> Text for analysis
Persona non grata

This article is submitted by Debashish Dumbre (BBA. LL.B. Class of 2020) 

 

One would think the college wants us dead inside if we didn’t know better. They took away those nice single seater desk/chairs we had in our first year, we didn’t say anything. They added an hour of classes and an extra subject to our daily schedule, we stayed silent. They had those amazingly efficient video presentations back in our second trimester, we accepted that because college hi toh maalik hai. But today, NMIMS School of Law threatened to take away the most sacred of institutions away from us. They threatened to take our Sunday away from us.

 
This exceedingly arrogant pronouncement by the School of Law not only treads upon the patience of us students, but it worryingly undermines the work that has been put into the NMCC event as a whole. Having to resort to the threat of attendance, which will undoubtedly be effective (getting debarred sucks), screams to the students that the administration lacks faith in the event. The work that the students have put in for the event has been amazing, and the NMCC is bound to be a success. But, a move like this breeds nothing but contempt and spite against the forced participation asked of us. How would you feel if in some dystopian future, the government forced you to partake in its countless endeavors? What if the Supreme Court forced you to stand up to the National anthem before every movie? (OOOOOOOH SNAP)

> Exercises
[1] In the opinion piece, what did the college take away from the students that they had in their first year?
[2] Retype the part of the opinion piece that begins with the words containing "This article is" and ends with "Sunday away from us.".

> Information provided
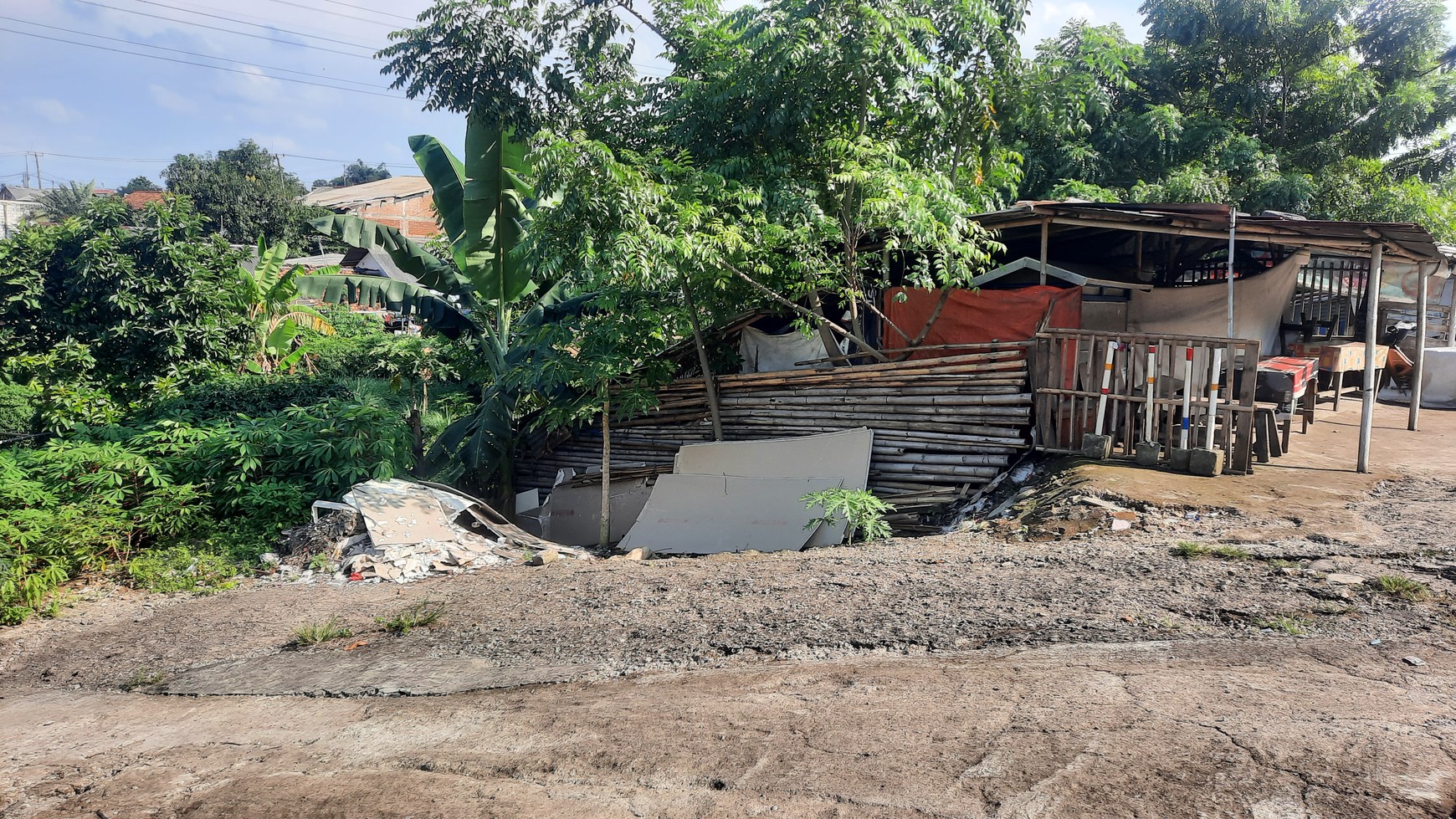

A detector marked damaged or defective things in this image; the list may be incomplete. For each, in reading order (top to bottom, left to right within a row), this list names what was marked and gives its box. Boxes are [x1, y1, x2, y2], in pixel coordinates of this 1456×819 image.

cracked concrete road [3, 400, 1456, 816]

> Your responses
[1] The nice single seater desk/chairs.

[2]
This article is submitted by Debashish Dumbre (BBA. LL.B. Class of 2020) 

 

One would think the college wants us dead inside if we didn’t know better. They took away those nice single seater desk/chairs we had in our first year, we didn’t say anything. They added an hour of classes and an extra subject to our daily schedule, we stayed silent. They had those amazingly efficient video presentations back in our second trimester, we accepted that because college hi toh maalik hai. But today, NMIMS School of Law threatened to take away the most sacred of institutions away from us. They threatened to take our Sunday away from us.